Af Sandeberg describes Deg as a story of the friendship between Malou and Liana, which also highlights issues of class in Swedish society and the fact that people can be good and bad, with neither woman pitched as either a hero or villain.

“It’s hard to say how people will react to her,” the actor says of her character. “I think some people are going to like her a lot. It’s also nice to see somebody not be perfect, because we’re all fuck-ups at some point. I hope people will not agree with her actions but see how hard she tries. I’m very fond of her, because she’s also funny.

“Levan and I worked on how she changes emotions fast – she laughs, she cries. I got to fight. I had to sing when I was ‘drunk.’ Of course, it was very challenging and I had to break down at times but it was everything you could want as an actress. I also felt she wasn’t a traditional female character. She wasn’t the bad one, she was the one who was allowed to be everything, and that’s usually a man. I didn’t feel like I was playing a woman.

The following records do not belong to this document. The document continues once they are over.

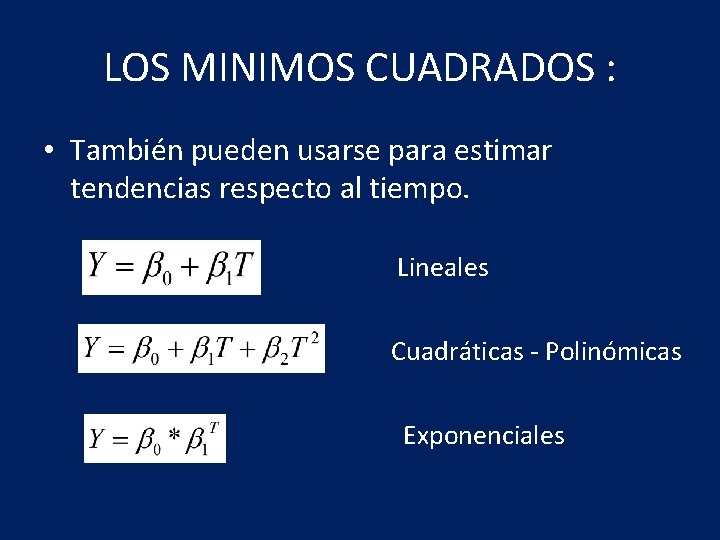 LOS MINIMOS CUADRADOS :

• También pueden usarse para estimar tendencias respecto al tiempo.

$Y = \beta_0 + \beta_1 T$

Lineales

$Y = \beta_0 + \beta_1 T + \beta_2 T^2$

Cuadráticas - Polinómicas

$Y = \beta_0 * \beta_1^T$

Exponenciales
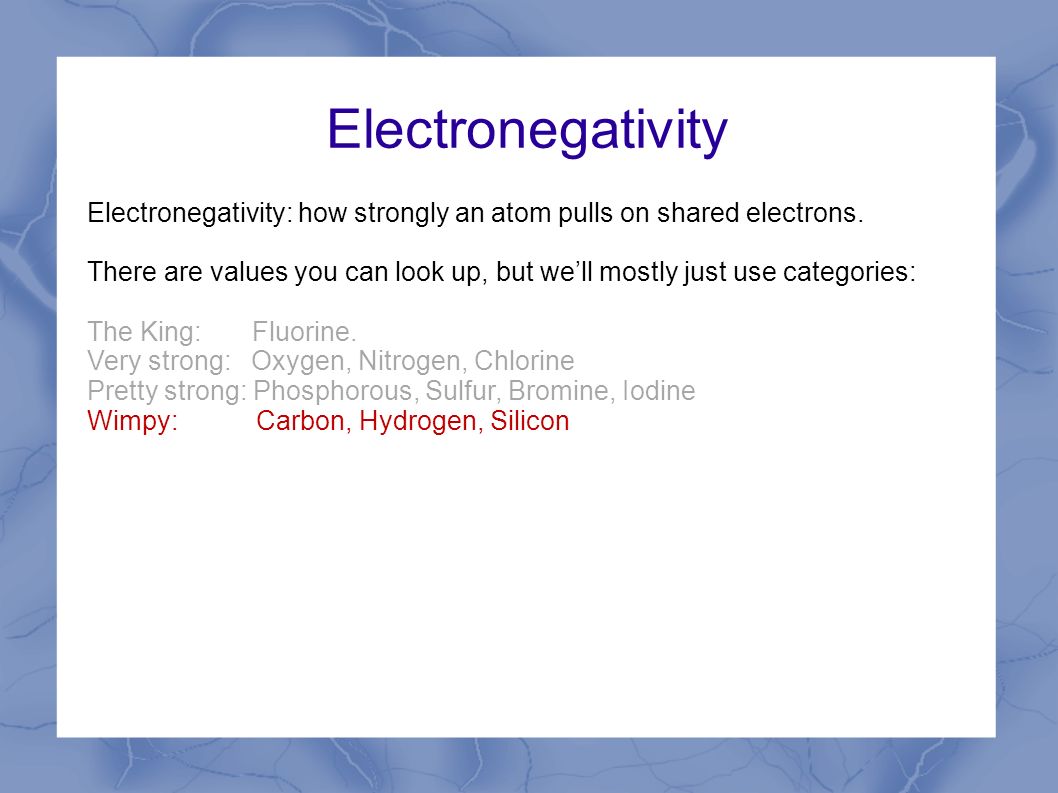 Electronegativity

Electronegativity: how strongly an atom pulls on shared electrons.

There are values you can look up, but we'll mostly just use categories:

The King: Fluorine.
Very strong: Oxygen, Nitrogen, Chlorine
Pretty strong: Phosphorous, Sulfur, Bromine, Iodine
Wimpy: Carbon, Hydrogen, Silicon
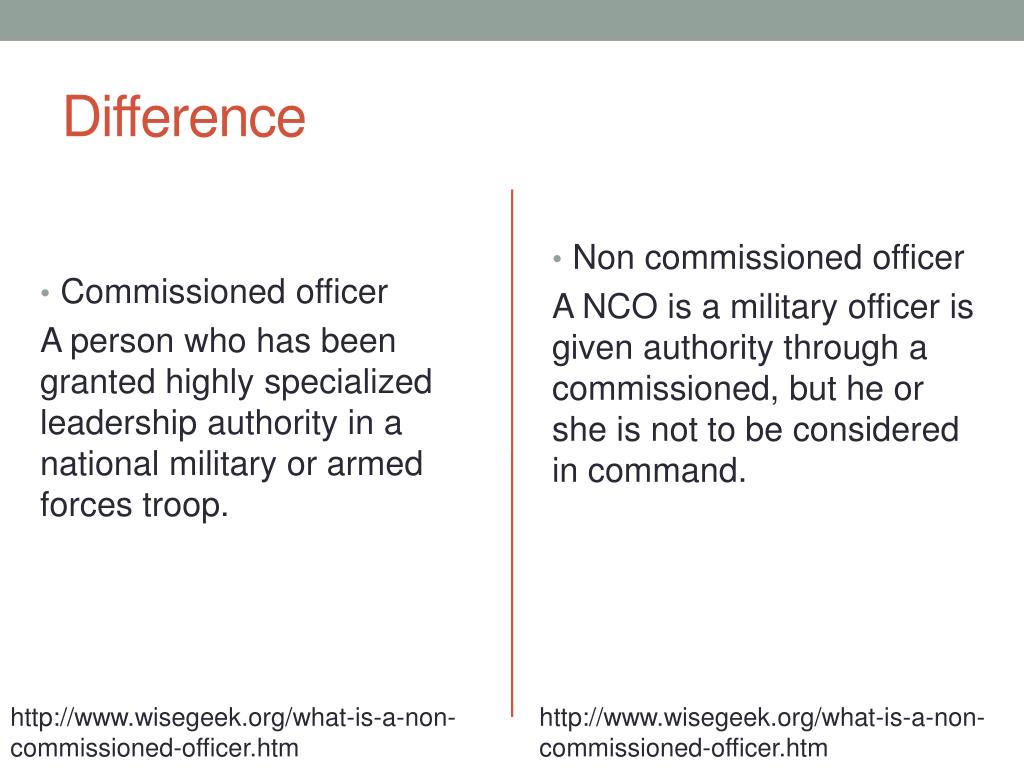 Difference

• Commissioned officer

A person who has been granted highly specialized leadership authority in a national military or armed forces troop.

http://www.wisegeek.org/what-is-a-non-commissioned-officer.htm

• Non commissioned officer

A NCO is a military officer is given authority through a commissioned, but he or she is not to be considered in command.

http://www.wisegeek.org/what-is-a-non-commissioned-officer.htm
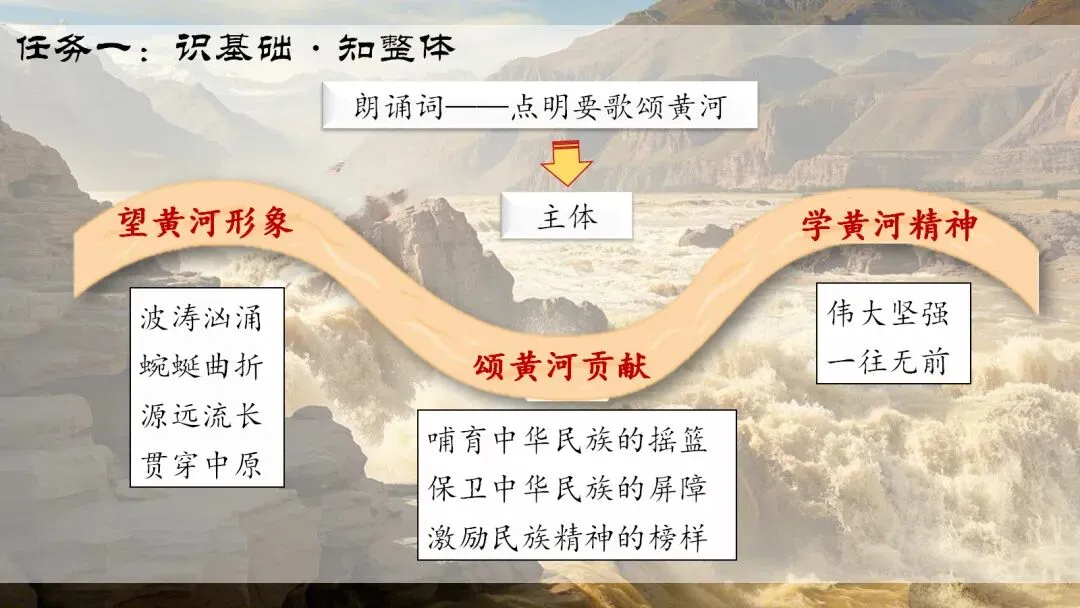 任务一：识基础·知整体

朗诵词——点明要歌颂黄河

主体

望黄河形象

波涛汹涌
蜿蜒曲折
源远流长
贯穿中原

颂黄河贡献

哺育中华民族的摇篮
保卫中华民族的屏障
激励民族精神的榜样

学黄河精神

伟大坚强
一往无前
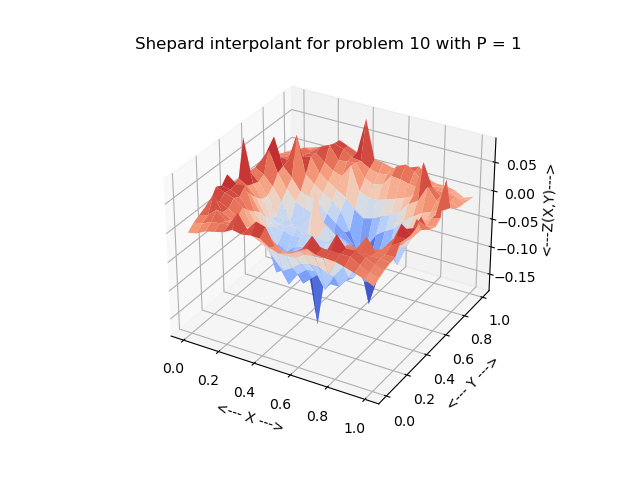 Shepard interpolant for problem 10 with P = 1

0.05
0.00
−0.05
−0.10
−0.15
<---Z(X,Y)--->

0.0
0.2
0.4
0.6
0.8
1.0
<--- X --->

0.0
0.2
0.4
0.6
0.8
1.0
<--- Y --->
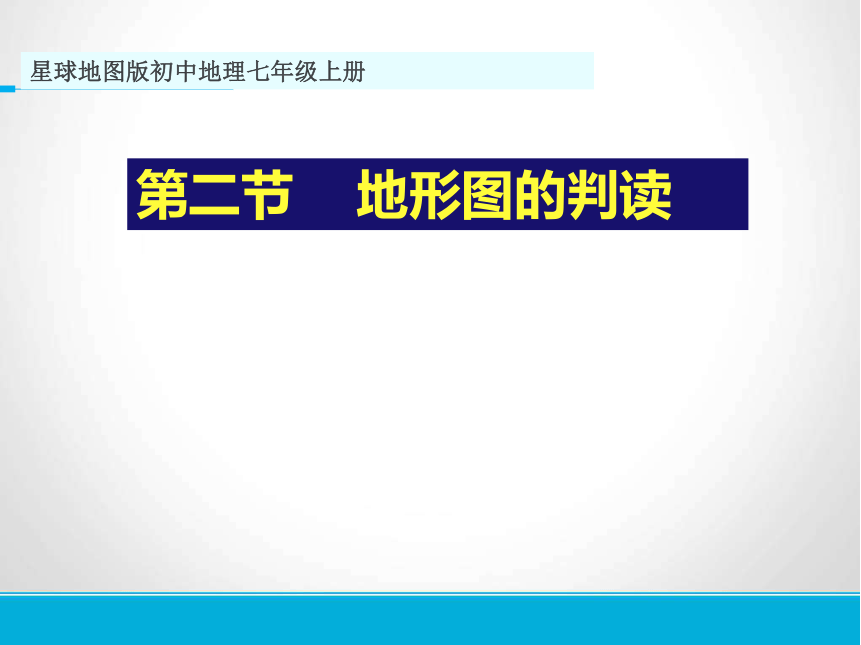 星球地图版初中地理七年级上册

第二节　地形图的判读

I felt like I was playing a human.”

Malou (Helena af Sandeberg) discovers a bag full of cash hidden by robbers

The actor admits she’s never played a character quite like Malou before, but compares her to stage roles she has played such as Anna Karenina and Hedda Gabler, as well as Mare Sheehan of HBO breakout hit Mare of Easttown.

“Times are changing a little bit,” she says. “I’ve always felt in the theatre I’ve had great characters, but in film, the man is usually the character getting the bigger storyline and the bigger character. She’s definitely the best character I’ve ever had on television. I’ve played characters like cops who are interesting in other ways but she’s the broadest character I’ve played. That, to me, is new. I’ve played Anna Karenina and Hedda Gabler at the theatre and they had that spectrum, but in television I feel like this is a little new. I see that everywhere now, in international series like Mare of Easttown. They’re becoming different characters.”

Af Sandeberg also compares the complexity of Malou to that of iconic Swedish detective Saga Norén, although Deg is far from the type of traditional crime drama that might carry a Nordic noir label like the show that introduces Norén, Bron/Broen (The Bridge).

“It’s suspenseful, it’s a thriller but it also has a bit of humour,” she notes. “I feel like that will give it something special that makes it stick out a little bit. We’re broadening out a little bit from Nordic noir and this is a very character-driven story.”